Commissie: Ziekenhuizen
Categorie: (On)Zorgvuldig handelen
Jaartal: 2022
Soort uitspraak: bindend advies
Uitkomst: ongegrond
Referentiecode:
167951/174657
De uitspraak:
Waar gaat de uitspraak over?
Een uitgevoerde kijkoperatie in de meniscus heeft de cliënt veel pijnklachten opgeleverd en een hersteloperatie moeten ondergaan. Ook is hij niet geïnformeerd over de risico’s van een dergelijke ingreep. Volgens de zorgaanbieder is duidelijk besproken wat de ingreep zou inhouden en is gewezen op de risico’s. Dit is ook vastgelegd in het medisch dossier. Cliënt is met zijn persisterende klacht niet meer bij de behandelaar teruggekomen.

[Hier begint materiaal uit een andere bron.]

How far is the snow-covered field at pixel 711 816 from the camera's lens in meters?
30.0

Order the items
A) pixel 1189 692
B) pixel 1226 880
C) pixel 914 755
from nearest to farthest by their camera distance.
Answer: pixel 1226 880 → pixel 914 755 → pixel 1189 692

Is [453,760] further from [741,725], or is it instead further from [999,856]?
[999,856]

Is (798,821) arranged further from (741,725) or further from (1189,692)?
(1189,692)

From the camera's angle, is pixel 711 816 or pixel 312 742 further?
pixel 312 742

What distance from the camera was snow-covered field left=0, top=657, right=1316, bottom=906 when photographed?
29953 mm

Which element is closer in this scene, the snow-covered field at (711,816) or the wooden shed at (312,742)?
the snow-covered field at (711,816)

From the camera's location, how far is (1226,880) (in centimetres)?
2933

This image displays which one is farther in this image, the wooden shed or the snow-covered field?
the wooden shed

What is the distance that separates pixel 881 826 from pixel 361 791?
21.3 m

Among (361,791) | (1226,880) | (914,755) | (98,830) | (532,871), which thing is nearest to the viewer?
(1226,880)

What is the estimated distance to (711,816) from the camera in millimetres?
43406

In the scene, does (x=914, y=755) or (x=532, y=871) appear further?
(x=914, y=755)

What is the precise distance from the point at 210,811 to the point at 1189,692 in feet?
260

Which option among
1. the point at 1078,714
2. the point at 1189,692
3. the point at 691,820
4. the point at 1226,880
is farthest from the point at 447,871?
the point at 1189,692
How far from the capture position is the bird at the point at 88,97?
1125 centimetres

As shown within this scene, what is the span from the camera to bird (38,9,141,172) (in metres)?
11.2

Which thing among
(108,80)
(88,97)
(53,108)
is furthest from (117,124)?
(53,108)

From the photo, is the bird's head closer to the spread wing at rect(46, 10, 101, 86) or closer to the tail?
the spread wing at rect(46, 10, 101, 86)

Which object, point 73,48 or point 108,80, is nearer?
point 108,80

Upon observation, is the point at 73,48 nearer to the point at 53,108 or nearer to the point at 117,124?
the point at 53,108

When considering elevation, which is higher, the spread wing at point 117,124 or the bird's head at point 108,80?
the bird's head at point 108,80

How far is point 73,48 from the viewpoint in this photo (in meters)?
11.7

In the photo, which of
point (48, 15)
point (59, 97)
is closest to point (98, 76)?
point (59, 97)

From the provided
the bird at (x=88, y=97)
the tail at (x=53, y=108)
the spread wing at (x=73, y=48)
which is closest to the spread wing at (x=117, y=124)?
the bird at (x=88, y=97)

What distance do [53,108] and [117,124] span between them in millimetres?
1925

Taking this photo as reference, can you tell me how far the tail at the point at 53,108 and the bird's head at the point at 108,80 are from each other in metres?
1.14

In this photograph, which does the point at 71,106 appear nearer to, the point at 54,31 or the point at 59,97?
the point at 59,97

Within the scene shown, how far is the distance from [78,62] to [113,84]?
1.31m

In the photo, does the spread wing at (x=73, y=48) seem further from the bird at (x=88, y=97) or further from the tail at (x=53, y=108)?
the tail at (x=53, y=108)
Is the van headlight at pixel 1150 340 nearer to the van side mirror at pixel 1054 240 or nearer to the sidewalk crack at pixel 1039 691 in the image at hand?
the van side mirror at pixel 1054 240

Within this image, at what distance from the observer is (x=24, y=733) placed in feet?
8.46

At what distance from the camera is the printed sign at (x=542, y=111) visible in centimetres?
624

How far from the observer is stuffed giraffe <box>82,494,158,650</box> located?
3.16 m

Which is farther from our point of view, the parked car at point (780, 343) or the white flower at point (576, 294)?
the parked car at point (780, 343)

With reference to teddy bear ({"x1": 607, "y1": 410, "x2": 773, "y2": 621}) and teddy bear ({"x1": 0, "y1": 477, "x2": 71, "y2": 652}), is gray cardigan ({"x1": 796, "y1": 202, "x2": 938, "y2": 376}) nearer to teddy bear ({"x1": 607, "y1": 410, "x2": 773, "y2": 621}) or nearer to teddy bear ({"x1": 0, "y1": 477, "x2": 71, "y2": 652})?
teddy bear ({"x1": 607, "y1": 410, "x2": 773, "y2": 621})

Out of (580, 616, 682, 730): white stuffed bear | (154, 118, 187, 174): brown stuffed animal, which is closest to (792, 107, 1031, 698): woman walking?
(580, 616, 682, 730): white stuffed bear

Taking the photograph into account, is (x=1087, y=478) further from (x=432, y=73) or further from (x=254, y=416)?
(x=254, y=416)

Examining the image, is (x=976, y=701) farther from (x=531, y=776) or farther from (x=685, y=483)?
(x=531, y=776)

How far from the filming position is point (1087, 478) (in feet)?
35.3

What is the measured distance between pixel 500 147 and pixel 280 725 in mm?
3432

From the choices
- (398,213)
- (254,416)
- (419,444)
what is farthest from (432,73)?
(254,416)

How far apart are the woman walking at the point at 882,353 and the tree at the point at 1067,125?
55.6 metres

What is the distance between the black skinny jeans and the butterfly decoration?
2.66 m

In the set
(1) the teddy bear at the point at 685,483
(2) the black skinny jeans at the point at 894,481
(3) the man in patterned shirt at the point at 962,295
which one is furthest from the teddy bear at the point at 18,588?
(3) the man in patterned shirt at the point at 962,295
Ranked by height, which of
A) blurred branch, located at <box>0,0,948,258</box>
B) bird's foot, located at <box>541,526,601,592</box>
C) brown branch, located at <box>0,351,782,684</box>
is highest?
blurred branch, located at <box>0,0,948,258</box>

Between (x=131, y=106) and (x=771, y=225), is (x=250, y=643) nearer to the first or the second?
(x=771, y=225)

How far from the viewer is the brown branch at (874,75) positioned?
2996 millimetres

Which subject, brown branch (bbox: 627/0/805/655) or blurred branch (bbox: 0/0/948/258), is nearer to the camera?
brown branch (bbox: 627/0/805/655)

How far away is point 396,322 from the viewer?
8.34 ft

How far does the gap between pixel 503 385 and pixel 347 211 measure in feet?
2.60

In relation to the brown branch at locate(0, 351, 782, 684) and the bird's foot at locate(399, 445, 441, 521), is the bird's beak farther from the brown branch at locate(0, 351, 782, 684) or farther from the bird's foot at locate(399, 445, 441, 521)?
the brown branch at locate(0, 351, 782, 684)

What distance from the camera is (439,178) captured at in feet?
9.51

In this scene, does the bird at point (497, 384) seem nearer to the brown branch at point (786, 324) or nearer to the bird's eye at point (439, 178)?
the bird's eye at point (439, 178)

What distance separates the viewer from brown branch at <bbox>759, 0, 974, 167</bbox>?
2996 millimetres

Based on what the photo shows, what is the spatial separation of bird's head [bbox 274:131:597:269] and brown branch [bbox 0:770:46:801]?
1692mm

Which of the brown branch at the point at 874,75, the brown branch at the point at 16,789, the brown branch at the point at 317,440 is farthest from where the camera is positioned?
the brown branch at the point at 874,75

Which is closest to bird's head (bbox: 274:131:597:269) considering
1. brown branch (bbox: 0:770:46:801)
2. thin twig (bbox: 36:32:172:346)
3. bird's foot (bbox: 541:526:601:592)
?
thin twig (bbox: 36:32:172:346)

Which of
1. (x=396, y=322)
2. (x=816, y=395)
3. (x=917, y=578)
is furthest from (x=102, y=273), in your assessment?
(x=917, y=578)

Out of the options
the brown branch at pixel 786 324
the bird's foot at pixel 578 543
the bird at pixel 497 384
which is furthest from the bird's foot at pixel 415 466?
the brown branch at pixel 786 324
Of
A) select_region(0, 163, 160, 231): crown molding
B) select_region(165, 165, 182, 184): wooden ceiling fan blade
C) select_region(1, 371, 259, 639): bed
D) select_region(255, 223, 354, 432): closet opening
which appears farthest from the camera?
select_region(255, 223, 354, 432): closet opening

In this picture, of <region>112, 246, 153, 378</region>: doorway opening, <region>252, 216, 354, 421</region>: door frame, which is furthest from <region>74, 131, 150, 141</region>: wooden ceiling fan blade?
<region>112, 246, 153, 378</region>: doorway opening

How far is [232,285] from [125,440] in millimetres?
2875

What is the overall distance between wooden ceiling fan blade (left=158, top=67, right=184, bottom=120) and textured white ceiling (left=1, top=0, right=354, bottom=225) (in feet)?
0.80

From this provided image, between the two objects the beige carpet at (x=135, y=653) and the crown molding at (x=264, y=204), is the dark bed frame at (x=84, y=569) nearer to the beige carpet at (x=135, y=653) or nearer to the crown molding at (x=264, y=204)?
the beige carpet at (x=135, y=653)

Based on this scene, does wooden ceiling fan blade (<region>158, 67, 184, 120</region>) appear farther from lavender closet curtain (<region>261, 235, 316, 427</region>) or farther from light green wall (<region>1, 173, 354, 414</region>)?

Tijdens de scopie is het slechte deel van de meniscus verwijderd. Helaas voor cliënt heeft de ingreep niet het gewenste resultaat gehad en heeft hij pijnklachten gehouden. Deze complicatie komt, zo is de commissie ambtshalve bekend, vaak voor bij een bepaalde stand van het been (o-been) en kan vooraf niet worden voorkomen.
De uitspraak
in het geschil tussen
[Naam], wonende te [woonplaats](hierna te noemen: cliënte)
en
St. Jans Gasthuis Weert, gevestigd te Weert
(hierna te noemen: de zorgaanbieder).
Behandeling van het geschil
Partijen zijn overeengekomen dit geschil bij bindend advies door de Geschillencommissie Ziekenhuizen (verder te noemen: de commissie) te laten beslechten.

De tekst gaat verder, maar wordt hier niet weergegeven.